CHICAGO (Reuters) - In his first few weeks as head of the melanoma group at Memorial Sloan-Kettering Cancer Center seven years ago, a young man walked into Dr. Gary Schwartz’s office with a rare form of the skin cancer that affects the eye.
“It was horrible. He died of metastatic disease. He was only 24. I promised him I would find a way to cure his cancer,” recalls the physician-scientist of the patient who helped inspire his quest to find an effective treatment for uveal melanoma, which affects 2,000 to 3,000 patients each year.
Researchers from Memorial-Sloan Kettering on Saturday reported results of the first clinical trial ever to show that a drug helped patients with advanced uveal melanoma at the American Society of Clinical Oncology Meeting in Chicago.
The mid-stage clinical trial led by Dr. Richard Carvajal, Schwartz’s colleague, found that an experimental drug from AstraZeneca called selumetinib shrank tumors in half of all treated patients and doubled progression-free survival, a measurement of the amount of time a medicine controls cancer before it starts to grow again.
“This represents the first real victory in medical oncology for patients with uveal melanoma,” said Schwartz, who is chief of the New York hospital’s melanoma and sarcoma service.
Melanoma of the eye is far different from other forms of the deadly skin cancer, and attempts to treat it in the past have largely failed. Out of a total of 157 patients treated in eight different prior clinical trials, only two patients had significant tumor shrinkage.
Like skin melanoma, uveal melanoma is caused by specialized, pigment cells called melanocytes, but biologically it is “completely distinct from skin melanoma,” Carvajal said in a telephone interview. “Nothing has ever been shown to help patients with metastatic uveal melanoma before,” he said.
Most patients are diagnosed with early stage disease, and treatments range from radiation and surgery to remove the tumor to full removal of the eye. In spite of these efforts, the disease spreads to other organs in about half of patients, giving them an expected survival of nine to 12 months.
About 90 percent of patients with this cancer have mutations in genes called Gnaq and Gna11. Through work in Schwartz’s lab, researchers discovered that these mutations trigger a known cancer pathway called MAP kinase that helps feed the cancer.

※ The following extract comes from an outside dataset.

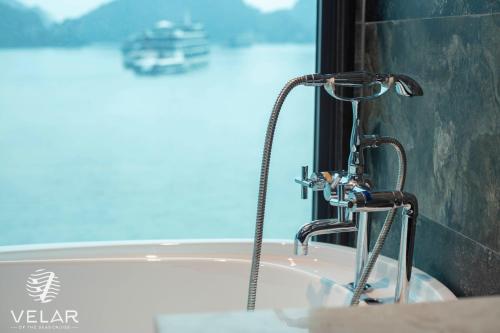 velar of the sea cruise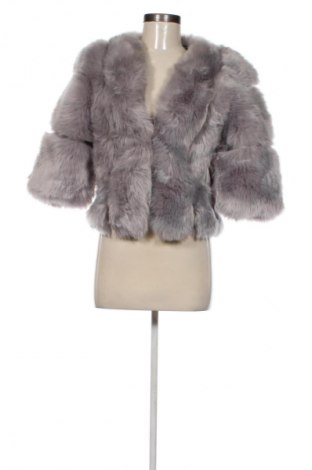 Palton de femei Unbranded, Mărime S, Culoare Gri, Preț 243,99 Lei, #134787911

Schwartz and Carvajal began looking for ways to shut down this growth driver using drugs under development that block different aspects of this pathway. Selumetinib, which blocks a protein called MEK, appeared to work.
“We showed if you take a cell with the mutation and drop this drug in there, you can actually prevent the cell from growing,” Schwartz said.
But would it work in people?
After several attempts to gain funding for a clinical trial, Schwartz and colleagues won a grant from the National Cancer Institute through a program that makes drugs available for testing.
But that still left it up to Schwartz, Carvajal and colleagues to raise the more than $1 million to pay for the cost of running the clinical trial. For this, they turned to a fundraising program called Cycle for Survival that supports research on rare cancers and was started by one of Schwartz’s former patients.
For the clinical trial, the researchers enrolled 98 patients with advanced melanoma of the eye. About half of the patients got selumetinib and the other half got temozolomide or Temodar, a standard chemotherapy that is used in skin melanoma. Patients whose tumors got worse on the chemotherapy were given the option of crossing over to the selumetinib arm of the study.
Half of the patients treated with selumetinib had tumor shrinkage, with 15 percent achieving major tumor shrinkage, compared with no tumor shrinkage in the chemotherapy group.
The average time it took for the disease to progress was 15.9 weeks in the selumetinib-treated patients, compared with seven weeks in the temozolomide arm.
Tim Turnham, executive director of the Melanoma Research Foundation, said the results are encouraging in a group of patients who have no other options. “Finally, something is having some kind of impact, and you can build on that,” he said.
The research is still early, and it may be years before a treatment becomes commercially available. But Carvajal said he hopes patients can benefit from clinical trials until then.
The team is working with AstraZeneca on plans for a follow-up study to confirm the findings for selumetinib, which the company has been studying as a treatment thyroid and lung cancer. That study will open this fall.
And they are also working with GlaxoSmithKline and the National Cancer Institute to study their MEK inhibitor, called Mekinist, or trametinib, which won approval this week for treatment of advanced melanoma.
The team wants to combine Mekinist with an experimental Glaxo treatment that blocks a different protein called Akt based on studies in Schwartz’s lab that show the combination may be even more effective at halting tumor growth.